▸ **Document segment**
◆ ◆ ◆ ◆ ◆ ◆ ◆

The second restaurant was Alfredo’s. I have to explain this one at some length for you to see why we went there. DW had been there some 42 years ago on a trip with girlfriends when she was in college. Alfredo (Actually, the original Alfredo’s son, in 1964, Alfredo II) made much of the girls (Women, sorry!) and gave DW a souvenir menu, which he signed with a suitable sentiment.

DW had kept the menu, and when she saw in the Washington Post that Alfredo’s grandson was
coming to the Ritz Carlton Hotel in D.C. to demonstrate Fettuccini Alfredo, in 1982. We of course had to go, I was informed in no uncertain terms. DW took the menu and told her story to Alfredo III and showed him the signed menu. He was charming, and prepared the noodles himself for her. He then let her eat them, using the engraved gold spoons given to his Father by Douglas Fairbanks, Jr. and Mary Pickford.

DW of course insisted that we go back to Alfredo’s when in Rome, and brought her twice-signed menu. Unfortunately, Alfredo III was not in the restaurant that night. However, the head waiter had accompanied him on his trip to D.C. , and swore he remembered DW (He lies most charmingly, as many Italians do.). He made much of DW, stirred up the noodles himself, and let her, again, eat
with the gold fork and spoon. He also inscribed the now a bit tattered menu once again.

I had a very happy wife that evening. I swear she floated back to the apartment, even full of Fettuccini Alfredo!

The only sour note in our Roman sojourn, was the apartment we rented. It was called
“Apartment Piazza Monte Di Pieta” in the listing, and said it was on the “First Floor”, which we took to mean the U.S. second floor. It turned out that it was actually on the second (European) floor. No big deal, but after all those marble steps, the last flight of stairs were a (literal) pain.

◆ ◆ ◆ ◆ ◆ ◆ ◆

▸ **Data**

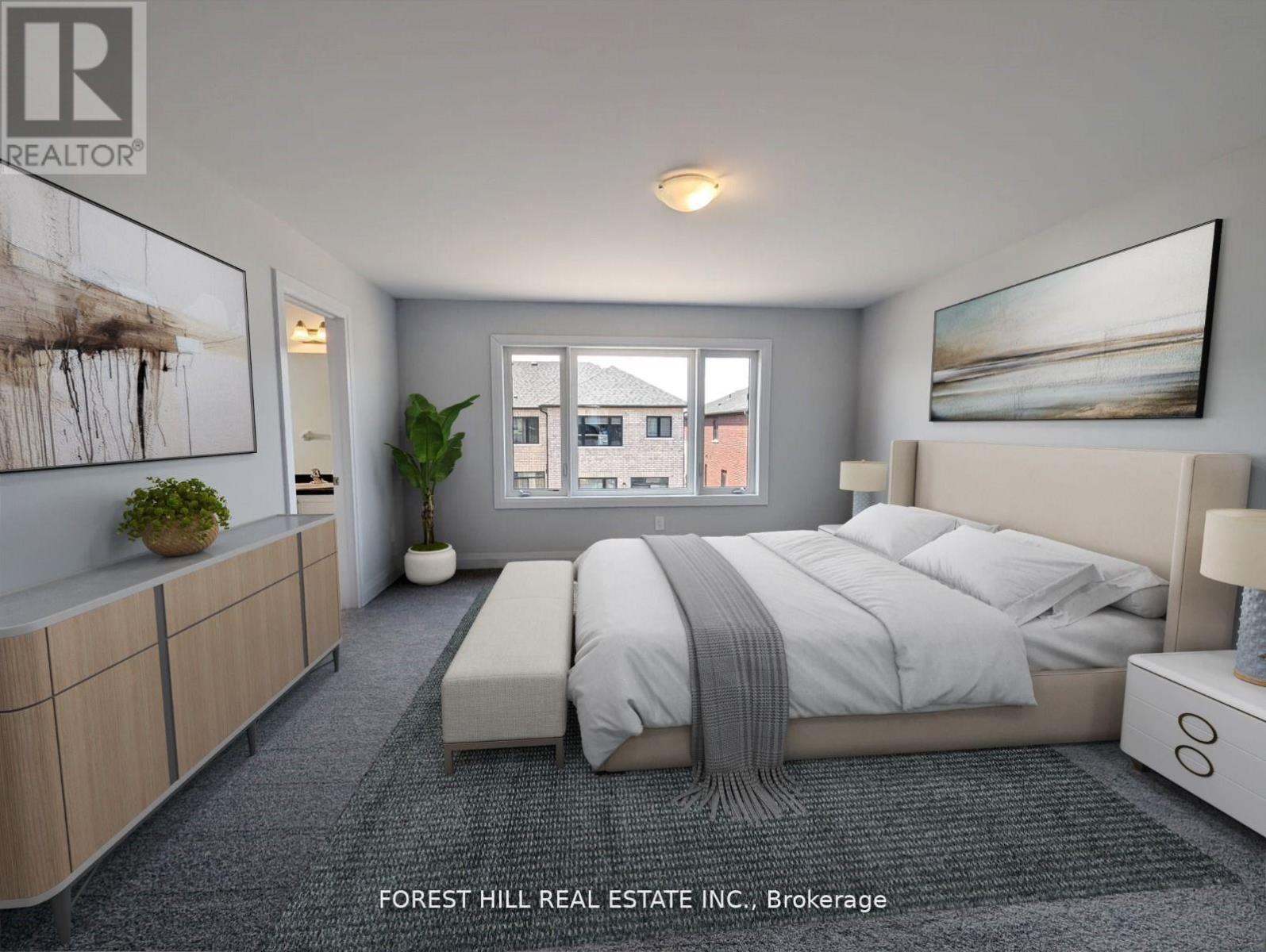 146 St Joseph Road, Kawartha Lakes, Ontario  K9V 0R8 - Photo 3 - X12531054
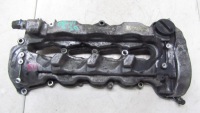 фото thumb №1, Honda cr-v iv 2.2 кришка клапанів n22b4 12-16 50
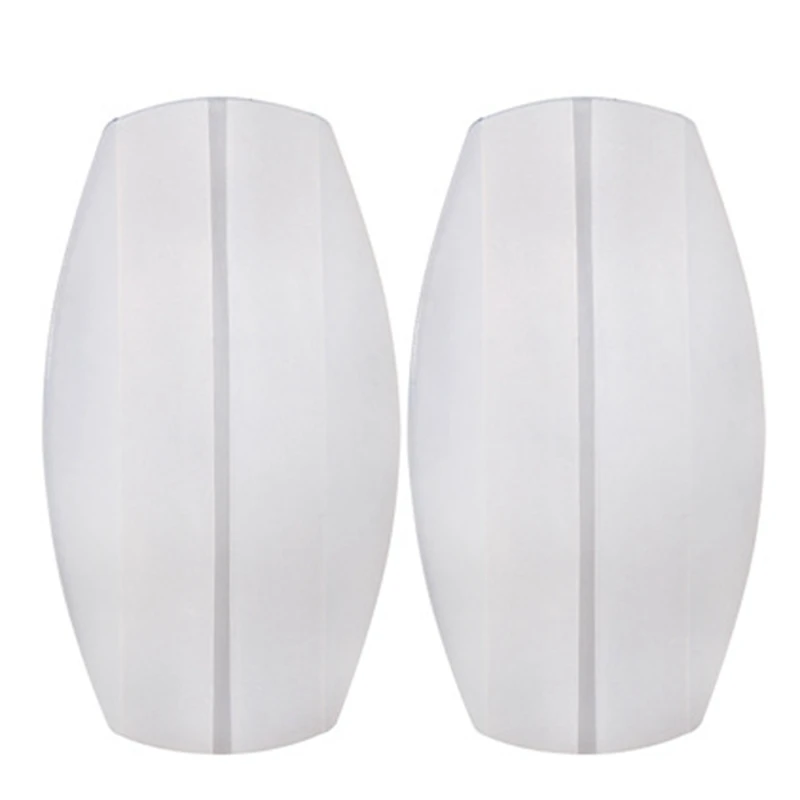 3894606564_1978087064__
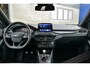 Ford Focus 1.0 EcoBoost ST Line Business | Keyless | B&O Audio | Achteruitrijcamera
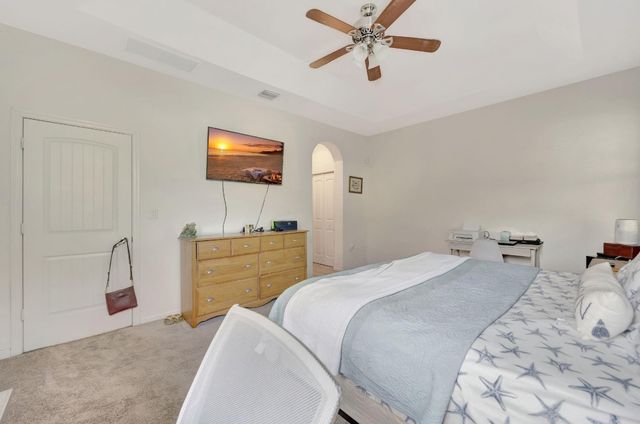 25123 SW 118th Place, Homestead, FL 33032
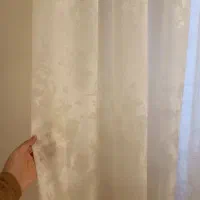 پرده|پرده، رانر، رومیزی|مشهد, فدک|دیوار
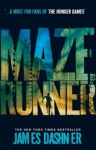 the maze runner t1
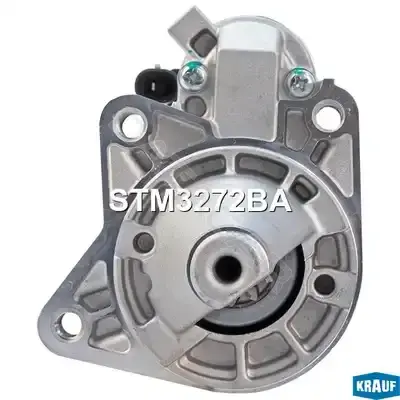 Стартер KRAUF STM3272BA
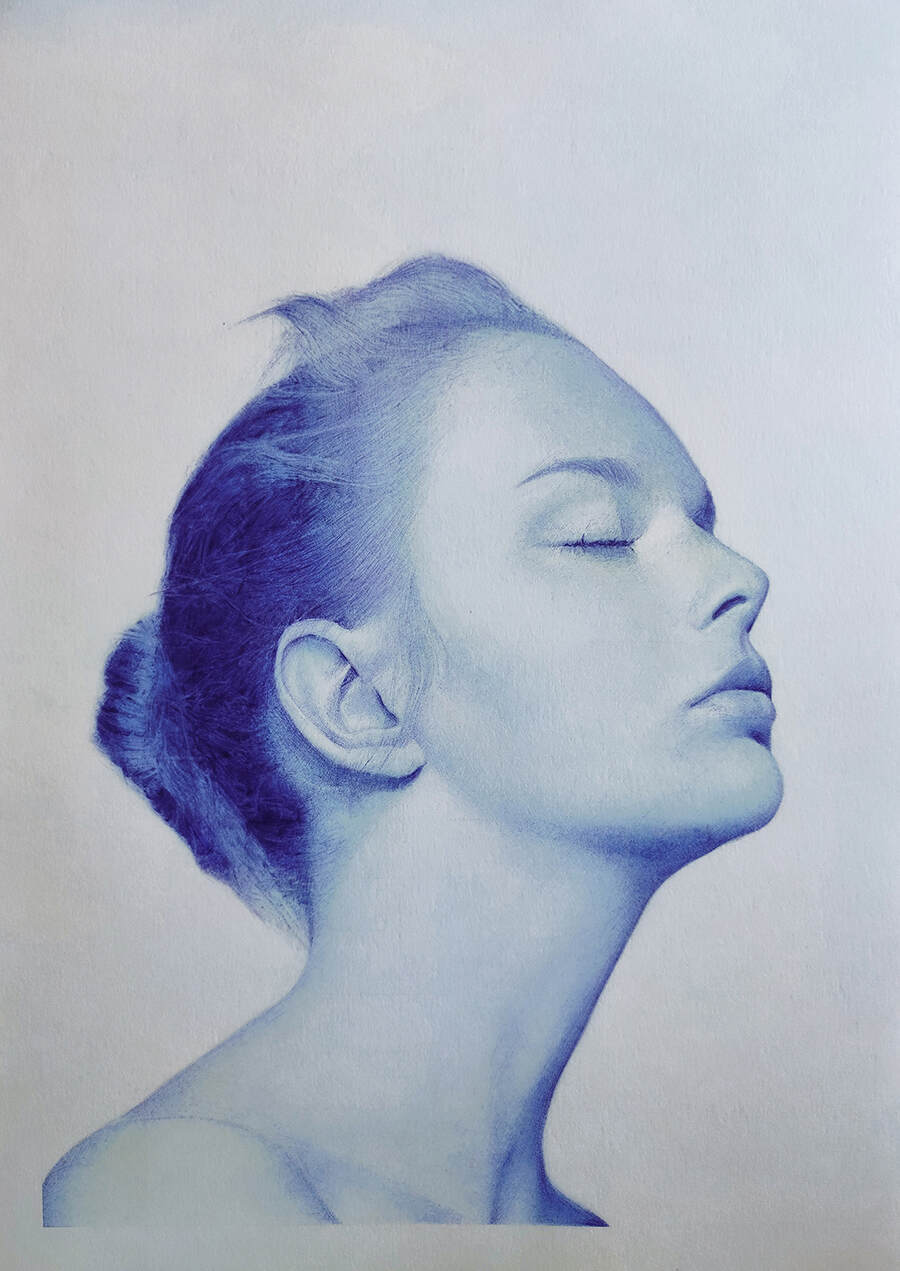 Look-with-closed-eyes-8.bak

◆ ◆ ◆ ◆ ◆ ◆ ◆

▸ **Tasks to perform**
[a] Decide whether each statement agrees with the travel account about Alfredo's restaurant and the Rome apartment. Answer yes or no for each, and quote the words from the account that settle it. (i) Alfredo III prepared the noodles for DW himself in Washington. (ii) Alfredo III was at the Rome restaurant on the night DW returned. (iii) The rented apartment in Rome was on the U.S. second floor.
[b] Carry on the travel account about Alfredo's restaurant and the Rome apartment, starting after its final sentence.

▸ **Outputs in order**
[a]
(i) Yes: "prepared the noodles himself for her."
(ii) No: "Unfortunately, Alfredo III was not in the restaurant that night."
(iii) No: "It turned out that it was actually on the second (European) floor."

[b]
The second, and more important bit of false advertizing was the “second bedroom”. It was
described as a “single bedroom with a French bed”. As we arrived, the maid was making up the sofa bed in the living room. “No”, we said, “My SIL will sleep in the small, separate, bedroom.”

It turned out that the hallway, through which we had entered, was in fact the second, really tiny, bedroom. It did not have a “French bed” in it, but a very small sofa bed. When that was opened one way, the small wardrobe would not open, and if opened in the other direction, one could not get out of the entry door in tht room. It seems the key to the main entry into the living room had been broken off in the lock some time before, and that entrance could not be used. We called the owner, and she said that she had planned to call a locksmith after we had left to fix the lock, but she “would see what she could do, if we could live with it for a brief time”.

Needless to say, we never heard from her again and she never returned our many phone calls during the week. SIL had to put up with us marching past her bed if we wanted to get in or out while she was still sleeping, and having to partially collapse the bed every time she wanted into her wardrobe. Not an ideal situation, camping out on her first trip to Rome.

Other than that, the apartment was well located, clean, quiet, and well equipped.

A couple of other things I should mention about our Rome stay. One is the trip to Ostia Antica. It was well worth while. The trip on the metro and train was simple and pleasant, and roaming through the uncrowded ruins was a delight. I got a couple of lovely photos of DW and SIL, emoting in the ancient theater. (They are both actresses, with more than a bit of ham thrown in.)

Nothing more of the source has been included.